Both of the conventional MRI and CE MRI had low specificity (87.5%) with a high false-positive rate that may lead to unnecessary biopsy of a mass like region of post-treatment sequalae.
DWI is completely noninvasive and does not involve exposure to ionizing radiation. So, Diffusion Weighted Imaging permits more frequent examinations, allowing for repeated monitoring throughout the cancer treatment regimen.
DWI was obtained with 3 b values including 0, 300 and 600 mm/sec. The Apparent Diffusion Coefficient (ADC) was generated by measuring identical images at different b-values and represented as ADC map from which ADC value was calculated.
Qualitative DWI managed to detect 31 out of 32 of the malignant post treatment tumors with sensitivity of 96.8%. The addition of DWI to T2W imaging allowed five patients to be reclassified as having a malignant post -treatment tumor.
Recorded mean ADC values of post-treatment malignant masses were significantly different from those of post-treatment benign changes.
The addition of qualitative and quantitative assessment of the ADC maps provided 100 % specificity in post-treatment malignant masses, and raised the sensitivity to 96.8%.
Our results suggested that the use of DWI &ADC can be helpful in differentiating post-treatment malignant tumor masses from benign post-treatment changes with an estimated cut off mean ADC value of 1.3x10 -3 mm 2 /s.

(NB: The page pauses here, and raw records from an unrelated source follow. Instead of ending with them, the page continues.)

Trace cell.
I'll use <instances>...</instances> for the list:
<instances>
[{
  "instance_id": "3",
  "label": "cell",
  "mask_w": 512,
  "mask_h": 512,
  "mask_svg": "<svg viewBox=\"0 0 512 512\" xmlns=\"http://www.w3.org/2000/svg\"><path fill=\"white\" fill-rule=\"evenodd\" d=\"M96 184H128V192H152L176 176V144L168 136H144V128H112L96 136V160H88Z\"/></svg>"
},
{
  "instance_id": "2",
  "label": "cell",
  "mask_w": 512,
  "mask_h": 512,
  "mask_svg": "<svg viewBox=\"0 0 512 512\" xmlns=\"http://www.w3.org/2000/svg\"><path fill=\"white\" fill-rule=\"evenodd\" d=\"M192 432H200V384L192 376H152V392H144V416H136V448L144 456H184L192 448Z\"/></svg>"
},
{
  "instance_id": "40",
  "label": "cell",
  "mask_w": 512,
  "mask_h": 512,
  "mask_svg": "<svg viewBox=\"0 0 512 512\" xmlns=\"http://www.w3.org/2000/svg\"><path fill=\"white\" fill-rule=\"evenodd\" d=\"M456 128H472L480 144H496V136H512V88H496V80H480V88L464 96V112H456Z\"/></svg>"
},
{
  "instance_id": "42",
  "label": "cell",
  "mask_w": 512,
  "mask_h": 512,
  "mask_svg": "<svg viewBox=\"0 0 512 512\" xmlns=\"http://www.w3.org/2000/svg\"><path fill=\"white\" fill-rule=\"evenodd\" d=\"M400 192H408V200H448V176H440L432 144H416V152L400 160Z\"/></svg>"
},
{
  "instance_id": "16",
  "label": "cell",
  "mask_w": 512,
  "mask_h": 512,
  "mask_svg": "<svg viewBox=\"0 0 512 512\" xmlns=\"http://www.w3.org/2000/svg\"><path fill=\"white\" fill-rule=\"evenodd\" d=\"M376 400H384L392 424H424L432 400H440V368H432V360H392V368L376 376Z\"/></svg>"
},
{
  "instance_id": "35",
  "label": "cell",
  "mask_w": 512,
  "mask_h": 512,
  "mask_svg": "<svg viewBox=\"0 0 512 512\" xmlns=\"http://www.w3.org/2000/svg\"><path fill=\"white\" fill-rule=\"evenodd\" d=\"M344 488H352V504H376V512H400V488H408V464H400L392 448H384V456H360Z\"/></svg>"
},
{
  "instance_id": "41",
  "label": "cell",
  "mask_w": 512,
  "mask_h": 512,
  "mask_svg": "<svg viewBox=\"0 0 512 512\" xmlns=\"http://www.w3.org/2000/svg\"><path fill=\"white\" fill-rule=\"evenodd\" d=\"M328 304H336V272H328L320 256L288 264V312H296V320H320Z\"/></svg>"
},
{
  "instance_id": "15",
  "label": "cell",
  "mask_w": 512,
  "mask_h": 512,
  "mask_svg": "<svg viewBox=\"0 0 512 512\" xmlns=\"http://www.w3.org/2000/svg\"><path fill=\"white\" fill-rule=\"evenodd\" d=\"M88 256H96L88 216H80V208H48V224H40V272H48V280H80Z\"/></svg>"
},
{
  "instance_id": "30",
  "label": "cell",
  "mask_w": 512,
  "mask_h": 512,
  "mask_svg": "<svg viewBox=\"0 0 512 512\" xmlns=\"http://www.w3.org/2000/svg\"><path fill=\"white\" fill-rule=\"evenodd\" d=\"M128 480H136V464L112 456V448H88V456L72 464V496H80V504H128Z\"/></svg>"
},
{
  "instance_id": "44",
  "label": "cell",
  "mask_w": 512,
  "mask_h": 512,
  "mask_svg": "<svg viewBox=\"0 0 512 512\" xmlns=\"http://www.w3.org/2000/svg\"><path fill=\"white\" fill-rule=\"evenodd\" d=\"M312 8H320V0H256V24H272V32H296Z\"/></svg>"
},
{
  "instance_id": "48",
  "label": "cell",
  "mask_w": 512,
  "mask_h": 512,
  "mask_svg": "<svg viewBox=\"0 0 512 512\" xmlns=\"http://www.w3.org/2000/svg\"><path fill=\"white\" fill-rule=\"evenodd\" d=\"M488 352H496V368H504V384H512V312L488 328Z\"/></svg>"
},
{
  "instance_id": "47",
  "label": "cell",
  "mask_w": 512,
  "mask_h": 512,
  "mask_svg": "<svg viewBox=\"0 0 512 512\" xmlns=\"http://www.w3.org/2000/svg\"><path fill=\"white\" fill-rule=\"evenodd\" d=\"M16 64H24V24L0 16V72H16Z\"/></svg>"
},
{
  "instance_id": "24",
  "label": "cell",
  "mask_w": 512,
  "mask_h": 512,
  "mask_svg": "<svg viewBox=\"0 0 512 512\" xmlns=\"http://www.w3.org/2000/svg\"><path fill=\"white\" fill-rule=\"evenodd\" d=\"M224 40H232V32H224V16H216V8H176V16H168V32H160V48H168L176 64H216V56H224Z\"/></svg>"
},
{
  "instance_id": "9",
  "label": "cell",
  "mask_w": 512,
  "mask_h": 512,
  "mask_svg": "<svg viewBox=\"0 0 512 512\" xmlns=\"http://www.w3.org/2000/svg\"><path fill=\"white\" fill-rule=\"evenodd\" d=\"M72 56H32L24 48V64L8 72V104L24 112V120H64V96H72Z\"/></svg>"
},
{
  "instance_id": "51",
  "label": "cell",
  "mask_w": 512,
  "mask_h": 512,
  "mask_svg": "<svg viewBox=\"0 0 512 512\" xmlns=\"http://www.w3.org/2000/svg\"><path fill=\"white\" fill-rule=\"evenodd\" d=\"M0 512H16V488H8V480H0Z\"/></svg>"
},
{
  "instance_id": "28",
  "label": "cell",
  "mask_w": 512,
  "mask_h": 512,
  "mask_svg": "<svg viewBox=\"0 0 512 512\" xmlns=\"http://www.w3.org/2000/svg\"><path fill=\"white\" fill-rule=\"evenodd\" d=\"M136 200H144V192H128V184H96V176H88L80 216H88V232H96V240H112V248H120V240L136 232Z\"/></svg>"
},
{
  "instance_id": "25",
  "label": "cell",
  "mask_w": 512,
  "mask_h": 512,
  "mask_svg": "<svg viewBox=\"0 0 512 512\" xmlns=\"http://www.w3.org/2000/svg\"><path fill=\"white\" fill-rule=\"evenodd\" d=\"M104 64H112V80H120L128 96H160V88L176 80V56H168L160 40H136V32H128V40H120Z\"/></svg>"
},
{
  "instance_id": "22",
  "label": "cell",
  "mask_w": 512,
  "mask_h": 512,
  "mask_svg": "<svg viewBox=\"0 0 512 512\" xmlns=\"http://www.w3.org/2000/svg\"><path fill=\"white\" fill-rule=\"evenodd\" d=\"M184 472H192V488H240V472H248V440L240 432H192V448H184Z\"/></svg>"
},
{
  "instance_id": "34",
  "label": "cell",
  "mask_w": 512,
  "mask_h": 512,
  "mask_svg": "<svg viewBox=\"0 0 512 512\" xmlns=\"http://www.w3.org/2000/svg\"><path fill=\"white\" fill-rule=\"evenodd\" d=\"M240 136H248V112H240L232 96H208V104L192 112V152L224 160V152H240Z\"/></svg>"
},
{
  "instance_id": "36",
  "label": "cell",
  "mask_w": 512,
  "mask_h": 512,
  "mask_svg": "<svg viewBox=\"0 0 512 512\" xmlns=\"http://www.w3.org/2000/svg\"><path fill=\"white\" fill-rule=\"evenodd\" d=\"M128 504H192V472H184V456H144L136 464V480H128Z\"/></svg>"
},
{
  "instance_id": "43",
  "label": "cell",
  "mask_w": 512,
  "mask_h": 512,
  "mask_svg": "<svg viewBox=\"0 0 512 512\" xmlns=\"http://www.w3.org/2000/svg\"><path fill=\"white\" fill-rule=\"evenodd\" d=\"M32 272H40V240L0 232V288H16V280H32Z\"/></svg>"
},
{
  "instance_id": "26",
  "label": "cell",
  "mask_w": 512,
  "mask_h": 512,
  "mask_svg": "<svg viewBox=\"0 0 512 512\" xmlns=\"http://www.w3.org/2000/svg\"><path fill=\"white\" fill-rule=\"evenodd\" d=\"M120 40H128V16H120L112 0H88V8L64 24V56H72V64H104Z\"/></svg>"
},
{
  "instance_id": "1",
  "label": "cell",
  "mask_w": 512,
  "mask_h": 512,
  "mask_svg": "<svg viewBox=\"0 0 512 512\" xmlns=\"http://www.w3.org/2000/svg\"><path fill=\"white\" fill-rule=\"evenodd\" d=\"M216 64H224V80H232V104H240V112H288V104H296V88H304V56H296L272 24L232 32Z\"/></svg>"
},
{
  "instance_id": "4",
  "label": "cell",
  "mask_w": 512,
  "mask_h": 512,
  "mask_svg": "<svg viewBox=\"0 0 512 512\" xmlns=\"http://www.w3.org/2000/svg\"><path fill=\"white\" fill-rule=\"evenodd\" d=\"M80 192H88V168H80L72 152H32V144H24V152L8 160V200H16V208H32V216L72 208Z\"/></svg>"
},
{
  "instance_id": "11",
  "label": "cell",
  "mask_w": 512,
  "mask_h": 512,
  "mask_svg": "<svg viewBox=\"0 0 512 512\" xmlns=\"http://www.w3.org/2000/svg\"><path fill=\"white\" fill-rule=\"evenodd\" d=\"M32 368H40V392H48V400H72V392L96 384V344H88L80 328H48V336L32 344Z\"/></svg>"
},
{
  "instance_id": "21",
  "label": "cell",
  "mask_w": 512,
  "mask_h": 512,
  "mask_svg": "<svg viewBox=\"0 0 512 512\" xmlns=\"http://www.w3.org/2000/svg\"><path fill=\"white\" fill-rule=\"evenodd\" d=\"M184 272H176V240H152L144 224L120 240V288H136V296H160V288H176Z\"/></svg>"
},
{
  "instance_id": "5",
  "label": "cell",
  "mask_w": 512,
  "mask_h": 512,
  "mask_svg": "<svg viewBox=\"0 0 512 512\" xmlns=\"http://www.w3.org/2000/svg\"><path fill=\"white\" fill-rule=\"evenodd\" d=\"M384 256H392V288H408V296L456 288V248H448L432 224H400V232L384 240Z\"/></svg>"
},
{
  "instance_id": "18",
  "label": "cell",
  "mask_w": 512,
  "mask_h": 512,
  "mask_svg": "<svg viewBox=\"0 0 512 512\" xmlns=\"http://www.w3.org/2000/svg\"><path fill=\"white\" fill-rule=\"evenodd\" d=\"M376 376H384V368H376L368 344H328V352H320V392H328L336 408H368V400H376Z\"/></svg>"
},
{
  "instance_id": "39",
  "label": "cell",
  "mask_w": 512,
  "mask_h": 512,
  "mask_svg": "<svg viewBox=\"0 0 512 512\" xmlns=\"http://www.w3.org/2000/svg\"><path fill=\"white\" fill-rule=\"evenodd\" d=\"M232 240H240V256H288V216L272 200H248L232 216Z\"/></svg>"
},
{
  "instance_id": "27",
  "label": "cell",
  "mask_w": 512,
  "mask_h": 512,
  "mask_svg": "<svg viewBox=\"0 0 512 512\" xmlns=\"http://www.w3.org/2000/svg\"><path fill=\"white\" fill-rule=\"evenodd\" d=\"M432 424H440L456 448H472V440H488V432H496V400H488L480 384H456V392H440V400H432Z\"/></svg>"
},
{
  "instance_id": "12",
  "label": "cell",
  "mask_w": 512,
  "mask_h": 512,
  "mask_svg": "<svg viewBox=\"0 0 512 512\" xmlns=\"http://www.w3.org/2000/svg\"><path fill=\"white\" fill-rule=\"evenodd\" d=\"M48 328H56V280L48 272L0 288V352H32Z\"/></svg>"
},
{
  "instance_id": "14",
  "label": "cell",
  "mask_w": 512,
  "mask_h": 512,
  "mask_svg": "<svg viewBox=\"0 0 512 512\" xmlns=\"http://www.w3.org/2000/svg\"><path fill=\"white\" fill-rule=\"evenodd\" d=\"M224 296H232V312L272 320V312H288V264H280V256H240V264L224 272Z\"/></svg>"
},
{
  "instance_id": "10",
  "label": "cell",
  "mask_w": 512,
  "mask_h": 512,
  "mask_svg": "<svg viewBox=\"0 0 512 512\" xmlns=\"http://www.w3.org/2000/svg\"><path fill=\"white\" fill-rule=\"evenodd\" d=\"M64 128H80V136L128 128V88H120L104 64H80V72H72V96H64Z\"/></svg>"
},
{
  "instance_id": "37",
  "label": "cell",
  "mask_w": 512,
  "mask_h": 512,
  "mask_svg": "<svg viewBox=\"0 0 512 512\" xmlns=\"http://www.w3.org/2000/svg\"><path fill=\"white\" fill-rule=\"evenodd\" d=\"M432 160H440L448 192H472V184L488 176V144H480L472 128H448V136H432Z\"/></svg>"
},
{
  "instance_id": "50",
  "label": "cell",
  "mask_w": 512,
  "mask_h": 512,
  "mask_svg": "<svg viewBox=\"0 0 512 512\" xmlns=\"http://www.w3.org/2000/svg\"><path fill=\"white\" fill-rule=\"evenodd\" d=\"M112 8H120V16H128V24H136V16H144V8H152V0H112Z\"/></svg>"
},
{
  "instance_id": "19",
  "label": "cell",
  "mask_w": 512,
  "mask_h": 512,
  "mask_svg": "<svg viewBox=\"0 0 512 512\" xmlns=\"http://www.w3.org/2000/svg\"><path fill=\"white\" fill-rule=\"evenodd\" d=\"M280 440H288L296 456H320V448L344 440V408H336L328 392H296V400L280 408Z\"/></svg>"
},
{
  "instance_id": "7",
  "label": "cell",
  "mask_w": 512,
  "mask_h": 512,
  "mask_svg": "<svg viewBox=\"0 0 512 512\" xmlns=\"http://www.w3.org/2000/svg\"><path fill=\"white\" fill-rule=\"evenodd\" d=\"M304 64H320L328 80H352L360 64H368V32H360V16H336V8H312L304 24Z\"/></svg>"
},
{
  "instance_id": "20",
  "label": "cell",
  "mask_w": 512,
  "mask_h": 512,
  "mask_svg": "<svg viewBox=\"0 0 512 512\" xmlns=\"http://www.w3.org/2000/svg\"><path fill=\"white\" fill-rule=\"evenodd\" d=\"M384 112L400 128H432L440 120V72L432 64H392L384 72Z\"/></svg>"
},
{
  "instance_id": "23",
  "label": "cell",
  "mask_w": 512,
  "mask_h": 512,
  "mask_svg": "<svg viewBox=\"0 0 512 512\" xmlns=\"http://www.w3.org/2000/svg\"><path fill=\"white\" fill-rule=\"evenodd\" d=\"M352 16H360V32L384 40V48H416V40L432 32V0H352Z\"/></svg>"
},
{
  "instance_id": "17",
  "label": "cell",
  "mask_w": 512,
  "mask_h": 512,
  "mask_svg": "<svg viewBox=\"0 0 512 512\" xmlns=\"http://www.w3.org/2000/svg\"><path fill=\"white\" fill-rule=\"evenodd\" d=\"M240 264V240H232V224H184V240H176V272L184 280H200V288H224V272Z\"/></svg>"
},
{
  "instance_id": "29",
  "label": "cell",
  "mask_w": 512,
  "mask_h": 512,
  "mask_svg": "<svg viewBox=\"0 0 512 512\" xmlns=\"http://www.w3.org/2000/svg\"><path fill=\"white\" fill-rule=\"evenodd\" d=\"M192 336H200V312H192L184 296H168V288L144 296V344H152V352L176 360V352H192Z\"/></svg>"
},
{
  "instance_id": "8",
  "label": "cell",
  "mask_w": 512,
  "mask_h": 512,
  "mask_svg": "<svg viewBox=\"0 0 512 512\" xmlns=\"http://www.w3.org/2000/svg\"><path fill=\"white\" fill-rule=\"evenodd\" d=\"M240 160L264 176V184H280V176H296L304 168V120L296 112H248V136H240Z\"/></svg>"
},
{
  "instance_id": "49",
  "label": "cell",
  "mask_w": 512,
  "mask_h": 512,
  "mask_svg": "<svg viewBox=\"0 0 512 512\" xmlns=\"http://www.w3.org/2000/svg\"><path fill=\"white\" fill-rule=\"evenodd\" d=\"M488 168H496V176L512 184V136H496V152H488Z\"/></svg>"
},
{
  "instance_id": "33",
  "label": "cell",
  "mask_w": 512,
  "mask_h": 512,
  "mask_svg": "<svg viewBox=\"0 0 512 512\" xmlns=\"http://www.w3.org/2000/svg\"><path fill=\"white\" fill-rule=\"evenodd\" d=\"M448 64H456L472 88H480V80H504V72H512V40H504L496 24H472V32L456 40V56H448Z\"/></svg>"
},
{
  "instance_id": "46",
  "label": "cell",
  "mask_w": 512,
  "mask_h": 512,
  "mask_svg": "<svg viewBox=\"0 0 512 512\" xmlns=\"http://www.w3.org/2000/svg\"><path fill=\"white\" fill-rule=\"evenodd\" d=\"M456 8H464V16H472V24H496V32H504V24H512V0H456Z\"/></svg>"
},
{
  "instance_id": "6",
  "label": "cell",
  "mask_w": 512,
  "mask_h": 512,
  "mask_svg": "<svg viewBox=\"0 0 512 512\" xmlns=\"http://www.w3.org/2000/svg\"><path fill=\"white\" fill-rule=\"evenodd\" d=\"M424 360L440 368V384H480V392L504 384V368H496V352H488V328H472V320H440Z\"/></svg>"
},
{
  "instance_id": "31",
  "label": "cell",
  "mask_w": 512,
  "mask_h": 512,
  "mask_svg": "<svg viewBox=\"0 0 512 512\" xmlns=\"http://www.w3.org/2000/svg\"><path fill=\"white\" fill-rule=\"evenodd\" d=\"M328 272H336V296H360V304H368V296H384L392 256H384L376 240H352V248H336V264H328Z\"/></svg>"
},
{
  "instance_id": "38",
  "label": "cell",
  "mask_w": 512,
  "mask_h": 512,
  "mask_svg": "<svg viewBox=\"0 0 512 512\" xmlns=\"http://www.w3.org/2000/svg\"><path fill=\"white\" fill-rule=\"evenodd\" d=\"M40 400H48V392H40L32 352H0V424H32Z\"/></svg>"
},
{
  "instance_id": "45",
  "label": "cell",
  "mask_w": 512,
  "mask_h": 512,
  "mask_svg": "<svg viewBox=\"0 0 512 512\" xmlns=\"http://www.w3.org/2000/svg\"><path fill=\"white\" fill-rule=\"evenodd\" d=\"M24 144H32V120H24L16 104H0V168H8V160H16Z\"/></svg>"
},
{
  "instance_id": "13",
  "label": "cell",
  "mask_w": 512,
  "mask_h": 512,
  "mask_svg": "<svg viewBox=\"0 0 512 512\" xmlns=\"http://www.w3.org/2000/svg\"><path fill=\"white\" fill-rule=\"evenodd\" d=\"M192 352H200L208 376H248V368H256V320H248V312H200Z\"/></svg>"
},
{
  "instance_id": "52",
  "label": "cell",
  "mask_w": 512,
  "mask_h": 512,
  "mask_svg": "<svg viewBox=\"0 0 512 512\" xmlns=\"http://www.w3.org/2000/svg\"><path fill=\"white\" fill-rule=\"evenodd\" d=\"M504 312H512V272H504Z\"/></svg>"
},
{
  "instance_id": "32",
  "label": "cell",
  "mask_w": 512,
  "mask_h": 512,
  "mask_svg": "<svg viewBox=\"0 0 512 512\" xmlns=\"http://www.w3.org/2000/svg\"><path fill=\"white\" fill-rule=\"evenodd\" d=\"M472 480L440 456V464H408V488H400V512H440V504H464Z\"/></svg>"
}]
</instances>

Our results also suggested the value of baseline mean ADC in predicting the tumor response to treatment as there was noted significant difference regarding the average baseline mean ADC of the complete responders (mean 0.8 +/-0.024 × 10 -3 mm 2 /sec), compared to those with partial response/residual or disease progression (mean 0.96+/-0.045 × 10 -3 mm 2 /sec) (P < 0.0001).
So the use of qualitative DW imaging with ADC mapping provide added value in the detection of post-treatment malignant masses and differentiating it from post-treatment benign changes with sensitivity & specificity 96.8% & 100% respectively.